DISUSUN OLEH :
MUSTARHFIROH
PEMBIMBING :
dr. Achmadi Eko Sugiri, Sp.PD
FAKULTAS KEDOKTERAN
UNIVERSITAS TANJUNGPURA
2019
LEMBAR PERSETUJUAN
PENDAHULUAN
Pada usia lanjut akan terjadi banyak perubahan seiring dengan proses
penuaanya salah satu dari perubahan tersebut adalah perubahan pada system
gastrointestinal. Keluhan yang sering dijumpai ialah sembelit atau konstipasi, yang
disebabkan kurangnya kadar selulosa, insiden ini mencapai puncak pada usia 60-
70 tahun.1
Salah satu masalah yang banyak diderita para lansia adalah sembelit atau
konstipasi (susah BAB). Konstipasi atau sembelit sering dikeluhkan oleh usia
lanjut, yang dapat disebabkan karena usia lanjut kurang aktifitas, kurang masukan
air (kurang dari delapan gelas/1.600 cc per hari) serta diet kurang serat (kurang dari
20 gram serat per hari) cendrung mudah mengalami konstipasi.1
Kejadian kanker kolon menempati urutan ke-4, dan menempati peringkat ke-2
penyebab kematian karena kanker di dunia. Di Indonesia, karsinoma kolon
termasuk dalam sepuluh jenis kanker terbanyak dan menempati urutan keenam dari
penyakit keganasan yang ada. Menurut penelitian Hastuti di RSUP dr. Kariadi
Semarang terdapat 101 kasus kanker kolon dan rektum. Menurut hasil penelitian
Zendrato proporsi penderita kanker colorectal terbanyak pada kelompok umur ≥ 40
tahun yaitu 73,2%.1
Prevalensi konstipasi pada lansia di Indonesia adalah sebesar 3,8% untuk lansia
usia 60–69 tahun dan 6,3% pada lansia diatas usia 70 tahun (Kemenkes RI, 2013).

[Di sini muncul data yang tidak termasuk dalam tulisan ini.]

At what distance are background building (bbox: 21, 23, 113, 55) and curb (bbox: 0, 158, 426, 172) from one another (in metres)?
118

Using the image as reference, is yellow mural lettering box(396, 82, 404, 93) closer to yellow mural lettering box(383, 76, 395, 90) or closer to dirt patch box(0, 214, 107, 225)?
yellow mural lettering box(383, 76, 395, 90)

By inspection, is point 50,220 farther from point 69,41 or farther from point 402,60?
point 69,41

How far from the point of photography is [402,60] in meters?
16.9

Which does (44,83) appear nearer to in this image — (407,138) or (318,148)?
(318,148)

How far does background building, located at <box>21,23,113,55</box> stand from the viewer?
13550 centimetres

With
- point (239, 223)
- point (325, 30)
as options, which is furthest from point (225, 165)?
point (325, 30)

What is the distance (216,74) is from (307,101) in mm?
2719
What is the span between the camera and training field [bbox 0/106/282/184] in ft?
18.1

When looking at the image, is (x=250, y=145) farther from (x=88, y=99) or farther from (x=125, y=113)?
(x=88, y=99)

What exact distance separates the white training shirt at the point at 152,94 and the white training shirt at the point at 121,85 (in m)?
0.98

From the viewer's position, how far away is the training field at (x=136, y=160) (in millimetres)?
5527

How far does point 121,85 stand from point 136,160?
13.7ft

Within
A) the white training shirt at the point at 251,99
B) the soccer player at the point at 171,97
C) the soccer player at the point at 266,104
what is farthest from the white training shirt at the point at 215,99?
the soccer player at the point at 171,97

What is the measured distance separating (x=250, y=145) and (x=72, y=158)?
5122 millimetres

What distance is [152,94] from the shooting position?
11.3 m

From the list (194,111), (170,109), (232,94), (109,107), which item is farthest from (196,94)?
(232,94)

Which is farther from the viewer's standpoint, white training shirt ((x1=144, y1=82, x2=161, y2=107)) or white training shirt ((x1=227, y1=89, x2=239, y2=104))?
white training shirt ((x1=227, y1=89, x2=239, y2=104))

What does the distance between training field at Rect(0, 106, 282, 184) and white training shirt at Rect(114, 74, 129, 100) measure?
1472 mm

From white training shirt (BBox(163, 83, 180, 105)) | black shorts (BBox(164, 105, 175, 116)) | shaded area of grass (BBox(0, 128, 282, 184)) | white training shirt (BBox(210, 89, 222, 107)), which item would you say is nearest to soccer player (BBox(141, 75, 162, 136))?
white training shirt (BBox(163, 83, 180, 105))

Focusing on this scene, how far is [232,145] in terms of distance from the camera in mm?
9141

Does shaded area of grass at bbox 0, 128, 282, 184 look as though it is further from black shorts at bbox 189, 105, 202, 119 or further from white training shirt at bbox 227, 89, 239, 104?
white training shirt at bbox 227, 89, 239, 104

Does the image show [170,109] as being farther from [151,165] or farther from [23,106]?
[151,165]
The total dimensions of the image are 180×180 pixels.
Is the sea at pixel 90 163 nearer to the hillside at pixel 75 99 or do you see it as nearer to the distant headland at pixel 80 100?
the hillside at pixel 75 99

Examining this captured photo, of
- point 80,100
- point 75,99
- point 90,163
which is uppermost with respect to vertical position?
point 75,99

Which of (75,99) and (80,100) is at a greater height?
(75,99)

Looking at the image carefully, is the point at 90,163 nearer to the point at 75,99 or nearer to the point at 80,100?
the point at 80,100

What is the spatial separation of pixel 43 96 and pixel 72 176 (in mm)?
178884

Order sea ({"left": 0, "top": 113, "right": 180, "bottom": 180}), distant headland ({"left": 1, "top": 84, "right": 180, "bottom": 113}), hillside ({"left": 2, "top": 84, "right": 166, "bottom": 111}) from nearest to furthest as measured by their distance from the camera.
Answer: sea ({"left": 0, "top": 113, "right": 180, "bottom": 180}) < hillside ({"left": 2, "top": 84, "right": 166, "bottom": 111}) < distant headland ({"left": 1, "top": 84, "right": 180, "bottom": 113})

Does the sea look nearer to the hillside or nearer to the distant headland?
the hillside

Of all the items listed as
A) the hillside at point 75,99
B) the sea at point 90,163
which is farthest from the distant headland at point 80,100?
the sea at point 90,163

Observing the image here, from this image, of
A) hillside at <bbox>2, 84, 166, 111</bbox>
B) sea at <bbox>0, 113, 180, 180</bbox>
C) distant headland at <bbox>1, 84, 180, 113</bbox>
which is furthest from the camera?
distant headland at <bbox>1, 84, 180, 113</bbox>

Konstipasi dapat disebabkan oleh berbagai hal, seperti kurangnya asupan serat,
kurang asupan air, pengaruh obat yang dikonsumsi, pengaruh dari penyakit yang
diderita, hingga akibat kurang aktivitas fisik.1
TINJAUAN PUSTAKA
2.1 Definisi
Pada umumnya konstipasi sulit didefinisikan secara tegas karena sebagai
suatu keluhan terdapat variasi yang berlebihan anatara individu. Penggunaan
istilah konstipasi secara keliru dan belum adanya definisi yang universal
menyebabkan lebih kaburnya hal ini. Biasanya konstipasi berdasarkan laporan
penderita sendiri atau konstipasi anamnestik dipakai sebagai data pada
penelitian-penelitian. Sedangkan batasan dari konstipasi klinik yang
sesungguhnya adalah ditemukannya sejumlah besar feses memenuhi ampula
rektum pada colok dubur dan atau timbunan feses pada kolon, rektum atau
keduanya yang tampak pada foto polos perut.1
Pada umumnya konstipasi sulit didefinisikan secara tegas karena sebagai
suatu keluhan terdapat variasi yang berlebihan anatara individu. Penggunaan
istilah konstipasi secara keliru dan belum adanya definisi yang universal
menyebabkan lebih kaburnya hal ini. Biasanya konstipasi berdasarkan laporan
penderita sendiri atau konstipasi anamnestik dipakai sebagai data pada
penelitian-penelitian. Sedangkan batasan dari konstipasi klinik yang
sesungguhnya adalah ditemukannya sejumlah besar feses memenuhi ampula
rektum pada colok dubur dan atau timbunan feses pada kolon, rektum atau
keduanya yang tampak pada foto polos perut.1
Setudi epidemiologi menunjukkan kenaikan yang pesat dari konstipasi
berkaitan dengan usia terutama berdasarkan keluhan penderita dan bukan
karena konstipasi klinik. Banyak orang mengira dirinya konstipasi bila tidak
BAB tiap hari. Sering ada perbedaan pandang antara dokter dan enderita
tentang arti konstipasi. 1
Konstipasi sering diartikan sebagai kurangnya frekuensi BAB, biasanya
kurang dari 3 x per minggu dengan feses yang kecil-kecil dan keras, kadang-
kadang disertai kesulitan hingga rasa sakit saat BAB. Orang usia lanjut sering
kali terpancang dengan BAB nya. Hal ini mungkin merupakan kelanjutan dari
pola hidup semasa anak-anak dan saat masih muda, dimana setiap usaha
dikerahkan untuk BAB teratur tiap hari, kalau perlu dengan menggunakan
pencahar untuk mendapatkan perasaan sudah bersih.1
Ada anggapan umum yang slaah tentang konstiapasi, tentang kotoran yang
tertimbun dalam usus besar akan diserap kembali, berbahaya untuk kesehatan
dan dapat memperpendek umur atau ada yang mengkhawatirkan keracunan
dari fesesnya sendiri bila dalam janghka waktu tertentu tidak dikeluarkan.1
Frekuensi BAB bervariasi dalam 3 x per hari sampai 3 x perminggu.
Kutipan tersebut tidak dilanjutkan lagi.